[Items from a data source]
##############################

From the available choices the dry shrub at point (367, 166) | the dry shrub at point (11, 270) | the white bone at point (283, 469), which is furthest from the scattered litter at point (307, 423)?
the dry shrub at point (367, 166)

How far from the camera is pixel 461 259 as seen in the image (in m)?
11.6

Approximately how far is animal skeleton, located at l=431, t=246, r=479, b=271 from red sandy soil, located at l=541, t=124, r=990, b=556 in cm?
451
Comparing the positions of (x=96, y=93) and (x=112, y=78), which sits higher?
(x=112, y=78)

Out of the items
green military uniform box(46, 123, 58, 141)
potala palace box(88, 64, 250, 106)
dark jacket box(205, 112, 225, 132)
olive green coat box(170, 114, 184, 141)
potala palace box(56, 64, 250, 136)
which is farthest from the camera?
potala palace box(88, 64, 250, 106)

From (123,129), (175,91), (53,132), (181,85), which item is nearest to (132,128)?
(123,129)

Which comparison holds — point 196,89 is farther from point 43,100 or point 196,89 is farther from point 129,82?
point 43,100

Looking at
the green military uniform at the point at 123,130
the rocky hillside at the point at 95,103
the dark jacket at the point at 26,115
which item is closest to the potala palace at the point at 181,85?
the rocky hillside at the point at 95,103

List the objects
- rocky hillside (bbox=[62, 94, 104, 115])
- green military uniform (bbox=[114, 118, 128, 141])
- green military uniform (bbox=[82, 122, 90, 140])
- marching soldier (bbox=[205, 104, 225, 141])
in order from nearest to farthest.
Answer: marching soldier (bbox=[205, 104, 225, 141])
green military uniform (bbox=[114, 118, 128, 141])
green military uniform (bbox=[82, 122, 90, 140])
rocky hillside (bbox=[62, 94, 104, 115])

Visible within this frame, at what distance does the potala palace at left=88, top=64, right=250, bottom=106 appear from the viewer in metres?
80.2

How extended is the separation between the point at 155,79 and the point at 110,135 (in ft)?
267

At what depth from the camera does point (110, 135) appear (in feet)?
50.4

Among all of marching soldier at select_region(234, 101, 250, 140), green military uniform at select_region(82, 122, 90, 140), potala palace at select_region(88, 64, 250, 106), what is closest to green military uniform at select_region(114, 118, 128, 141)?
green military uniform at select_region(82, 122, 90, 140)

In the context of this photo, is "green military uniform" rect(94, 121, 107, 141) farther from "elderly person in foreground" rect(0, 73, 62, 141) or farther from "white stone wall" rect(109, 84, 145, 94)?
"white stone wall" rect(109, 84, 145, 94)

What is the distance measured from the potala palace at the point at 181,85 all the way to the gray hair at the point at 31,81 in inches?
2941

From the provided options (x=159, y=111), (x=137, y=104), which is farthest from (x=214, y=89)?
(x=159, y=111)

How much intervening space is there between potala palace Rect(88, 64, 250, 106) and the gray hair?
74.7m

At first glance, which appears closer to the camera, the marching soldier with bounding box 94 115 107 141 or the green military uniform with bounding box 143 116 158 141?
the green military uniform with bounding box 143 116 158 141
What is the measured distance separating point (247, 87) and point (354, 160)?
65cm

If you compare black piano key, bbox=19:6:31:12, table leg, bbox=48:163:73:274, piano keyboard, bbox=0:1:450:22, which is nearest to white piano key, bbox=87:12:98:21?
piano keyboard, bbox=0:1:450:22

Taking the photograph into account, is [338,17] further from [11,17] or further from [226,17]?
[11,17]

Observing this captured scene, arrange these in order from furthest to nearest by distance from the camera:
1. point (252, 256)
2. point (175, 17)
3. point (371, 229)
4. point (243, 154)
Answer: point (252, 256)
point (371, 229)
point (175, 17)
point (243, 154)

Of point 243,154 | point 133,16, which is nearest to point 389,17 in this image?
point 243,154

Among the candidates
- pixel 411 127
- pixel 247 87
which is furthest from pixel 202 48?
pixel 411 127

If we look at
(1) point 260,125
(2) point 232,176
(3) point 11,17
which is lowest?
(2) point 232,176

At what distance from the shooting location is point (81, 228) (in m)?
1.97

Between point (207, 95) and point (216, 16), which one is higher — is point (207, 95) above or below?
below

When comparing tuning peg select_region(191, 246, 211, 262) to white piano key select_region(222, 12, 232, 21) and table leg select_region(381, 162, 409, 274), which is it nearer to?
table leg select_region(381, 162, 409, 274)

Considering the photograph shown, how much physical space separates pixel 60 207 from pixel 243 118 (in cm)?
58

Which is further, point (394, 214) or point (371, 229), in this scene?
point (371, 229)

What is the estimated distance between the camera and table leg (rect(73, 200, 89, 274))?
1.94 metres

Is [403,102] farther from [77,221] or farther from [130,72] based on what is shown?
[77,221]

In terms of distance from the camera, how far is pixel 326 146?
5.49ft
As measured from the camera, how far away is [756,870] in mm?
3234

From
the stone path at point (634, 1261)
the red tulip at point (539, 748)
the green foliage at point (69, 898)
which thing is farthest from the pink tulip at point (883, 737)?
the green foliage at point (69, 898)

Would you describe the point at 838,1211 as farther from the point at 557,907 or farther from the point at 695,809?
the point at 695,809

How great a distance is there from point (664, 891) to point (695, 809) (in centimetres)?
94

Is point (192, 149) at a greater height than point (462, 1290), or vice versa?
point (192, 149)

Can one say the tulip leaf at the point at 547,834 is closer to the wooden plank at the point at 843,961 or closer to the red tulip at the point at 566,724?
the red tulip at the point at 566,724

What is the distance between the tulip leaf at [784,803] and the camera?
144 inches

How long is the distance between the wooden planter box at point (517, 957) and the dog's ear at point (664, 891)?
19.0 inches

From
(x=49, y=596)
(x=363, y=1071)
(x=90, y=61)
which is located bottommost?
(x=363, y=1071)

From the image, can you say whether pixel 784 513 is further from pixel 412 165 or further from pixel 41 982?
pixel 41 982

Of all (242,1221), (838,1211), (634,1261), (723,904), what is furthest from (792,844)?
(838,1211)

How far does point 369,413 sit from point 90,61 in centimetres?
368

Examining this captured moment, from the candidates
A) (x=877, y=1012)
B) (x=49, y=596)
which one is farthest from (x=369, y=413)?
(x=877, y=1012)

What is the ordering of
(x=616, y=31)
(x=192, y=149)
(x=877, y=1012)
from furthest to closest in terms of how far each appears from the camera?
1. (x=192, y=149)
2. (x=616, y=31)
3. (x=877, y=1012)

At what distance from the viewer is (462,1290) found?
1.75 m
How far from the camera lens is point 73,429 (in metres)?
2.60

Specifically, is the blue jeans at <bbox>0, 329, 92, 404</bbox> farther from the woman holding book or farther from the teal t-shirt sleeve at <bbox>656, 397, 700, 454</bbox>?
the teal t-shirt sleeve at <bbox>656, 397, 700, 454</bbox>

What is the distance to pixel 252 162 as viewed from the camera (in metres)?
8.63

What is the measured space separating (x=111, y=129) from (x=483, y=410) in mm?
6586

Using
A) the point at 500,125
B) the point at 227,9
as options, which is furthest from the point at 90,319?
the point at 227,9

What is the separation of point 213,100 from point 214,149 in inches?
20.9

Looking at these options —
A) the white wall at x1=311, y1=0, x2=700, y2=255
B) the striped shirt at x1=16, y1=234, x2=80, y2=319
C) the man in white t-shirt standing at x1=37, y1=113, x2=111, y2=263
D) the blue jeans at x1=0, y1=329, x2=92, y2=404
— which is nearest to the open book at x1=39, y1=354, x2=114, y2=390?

##############################

● WORK REQUIRED
Reproduce every record above exactly as it appears.

● THE OUTPUT
From the available choices the dry shrub at point (367, 166) | the dry shrub at point (11, 270) | the white bone at point (283, 469), which is furthest from the scattered litter at point (307, 423)?
the dry shrub at point (367, 166)

How far from the camera is pixel 461 259 as seen in the image (in m)?
11.6

Approximately how far is animal skeleton, located at l=431, t=246, r=479, b=271 from red sandy soil, located at l=541, t=124, r=990, b=556 in cm?
451
Comparing the positions of (x=96, y=93) and (x=112, y=78), which sits higher?
(x=112, y=78)

Out of the items
green military uniform box(46, 123, 58, 141)
potala palace box(88, 64, 250, 106)
dark jacket box(205, 112, 225, 132)
olive green coat box(170, 114, 184, 141)
potala palace box(56, 64, 250, 136)
which is farthest from the camera?
potala palace box(88, 64, 250, 106)

From (123,129), (175,91), (53,132), (181,85), which item is nearest to (132,128)?
(123,129)

Which comparison holds — point 196,89 is farther from point 43,100 or point 196,89 is farther from point 129,82?
point 43,100

Looking at
the green military uniform at the point at 123,130
the rocky hillside at the point at 95,103
the dark jacket at the point at 26,115
which item is closest to the potala palace at the point at 181,85?
the rocky hillside at the point at 95,103

List the objects
- rocky hillside (bbox=[62, 94, 104, 115])
- green military uniform (bbox=[114, 118, 128, 141])
- green military uniform (bbox=[82, 122, 90, 140])
- marching soldier (bbox=[205, 104, 225, 141])
in order from nearest to farthest.
Answer: marching soldier (bbox=[205, 104, 225, 141])
green military uniform (bbox=[114, 118, 128, 141])
green military uniform (bbox=[82, 122, 90, 140])
rocky hillside (bbox=[62, 94, 104, 115])

Visible within this frame, at what distance does the potala palace at left=88, top=64, right=250, bottom=106 appear from the viewer in metres?
80.2

How extended is the separation between the point at 155,79 and the point at 110,135 (in ft)?
267

At what depth from the camera does point (110, 135) appear (in feet)?
50.4

Among all of marching soldier at select_region(234, 101, 250, 140), green military uniform at select_region(82, 122, 90, 140), potala palace at select_region(88, 64, 250, 106), what is closest to green military uniform at select_region(114, 118, 128, 141)?
green military uniform at select_region(82, 122, 90, 140)

In the context of this photo, is "green military uniform" rect(94, 121, 107, 141) farther from "elderly person in foreground" rect(0, 73, 62, 141) or farther from "white stone wall" rect(109, 84, 145, 94)?
"white stone wall" rect(109, 84, 145, 94)

What is the distance measured from the potala palace at the point at 181,85 all the way to the gray hair at the point at 31,81 in inches?
2941

From the provided options (x=159, y=111), (x=137, y=104), which is farthest from (x=214, y=89)?
(x=159, y=111)

How much intervening space is there between potala palace Rect(88, 64, 250, 106) and the gray hair?
74.7m

At first glance, which appears closer to the camera, the marching soldier with bounding box 94 115 107 141 or the green military uniform with bounding box 143 116 158 141?
the green military uniform with bounding box 143 116 158 141
What is the measured distance separating point (247, 87) and point (354, 160)?
65cm

If you compare black piano key, bbox=19:6:31:12, table leg, bbox=48:163:73:274, piano keyboard, bbox=0:1:450:22, which is nearest to white piano key, bbox=87:12:98:21?
piano keyboard, bbox=0:1:450:22

Taking the photograph into account, is [338,17] further from [11,17] or further from [226,17]?
[11,17]

Observing this captured scene, arrange these in order from furthest to nearest by distance from the camera:
1. point (252, 256)
2. point (175, 17)
3. point (371, 229)
4. point (243, 154)
Answer: point (252, 256)
point (371, 229)
point (175, 17)
point (243, 154)

Of point 243,154 | point 133,16, which is nearest to point 389,17 in this image?
point 243,154

Among the candidates
- pixel 411 127
- pixel 247 87
which is furthest from pixel 202 48?
pixel 411 127

If we look at
(1) point 260,125
(2) point 232,176
(3) point 11,17
which is lowest?
(2) point 232,176

At what distance from the shooting location is point (81, 228) (in m)?
1.97

Between point (207, 95) and point (216, 16), which one is higher — is point (207, 95) above or below?
below

When comparing tuning peg select_region(191, 246, 211, 262) to white piano key select_region(222, 12, 232, 21) and table leg select_region(381, 162, 409, 274), which is it nearer to?
table leg select_region(381, 162, 409, 274)

Considering the photograph shown, how much physical space separates pixel 60 207 from pixel 243 118 (in cm)?
58

Which is further, point (394, 214) or point (371, 229), in this scene?
point (371, 229)

What is the estimated distance between the camera and table leg (rect(73, 200, 89, 274))?
1.94 metres

Is [403,102] farther from [77,221] or farther from [130,72] based on what is shown?
[77,221]

In terms of distance from the camera, how far is pixel 326 146?
5.49ft
As measured from the camera, how far away is [756,870] in mm?
3234

From
the stone path at point (634, 1261)
the red tulip at point (539, 748)
the green foliage at point (69, 898)
which thing is farthest from the pink tulip at point (883, 737)?
the green foliage at point (69, 898)

Would you describe the point at 838,1211 as farther from the point at 557,907 or farther from the point at 695,809?
the point at 695,809

How great a distance is there from point (664, 891) to point (695, 809) (in centimetres)?
94

Is point (192, 149) at a greater height than point (462, 1290), or vice versa?
point (192, 149)

Can one say the tulip leaf at the point at 547,834 is closer to the wooden plank at the point at 843,961 or closer to the red tulip at the point at 566,724?
the red tulip at the point at 566,724

What is the distance between the tulip leaf at [784,803] and the camera?
144 inches

How long is the distance between the wooden planter box at point (517, 957) and the dog's ear at point (664, 891)?
19.0 inches

From
(x=49, y=596)
(x=363, y=1071)
(x=90, y=61)
which is located bottommost?
(x=363, y=1071)

From the image, can you say whether pixel 784 513 is further from pixel 412 165 or further from pixel 41 982?
pixel 41 982

Of all (242,1221), (838,1211), (634,1261), (723,904), what is furthest from (792,844)?
(838,1211)

How far does point 369,413 sit from point 90,61 in centimetres?
368

Examining this captured moment, from the candidates
A) (x=877, y=1012)
B) (x=49, y=596)
which one is farthest from (x=369, y=413)?
(x=877, y=1012)

What is the ordering of
(x=616, y=31)
(x=192, y=149)
(x=877, y=1012)
from furthest to closest in terms of how far each appears from the camera?
1. (x=192, y=149)
2. (x=616, y=31)
3. (x=877, y=1012)

At what distance from the viewer is (462,1290) found?
1.75 m
How far from the camera lens is point 73,429 (in metres)?
2.60

Specifically, is the blue jeans at <bbox>0, 329, 92, 404</bbox> farther from the woman holding book or farther from the teal t-shirt sleeve at <bbox>656, 397, 700, 454</bbox>?
the teal t-shirt sleeve at <bbox>656, 397, 700, 454</bbox>

What is the distance to pixel 252 162 as viewed from the camera (in metres)?
8.63

What is the measured space separating (x=111, y=129) from (x=483, y=410) in mm?
6586

Using
A) the point at 500,125
B) the point at 227,9
as options, which is furthest from the point at 90,319?
the point at 227,9

What is the separation of point 213,100 from point 214,149 in inches?
20.9

Looking at these options —
A) the white wall at x1=311, y1=0, x2=700, y2=255
B) the striped shirt at x1=16, y1=234, x2=80, y2=319
C) the man in white t-shirt standing at x1=37, y1=113, x2=111, y2=263
D) the blue jeans at x1=0, y1=329, x2=92, y2=404
— which is nearest to the open book at x1=39, y1=354, x2=114, y2=390?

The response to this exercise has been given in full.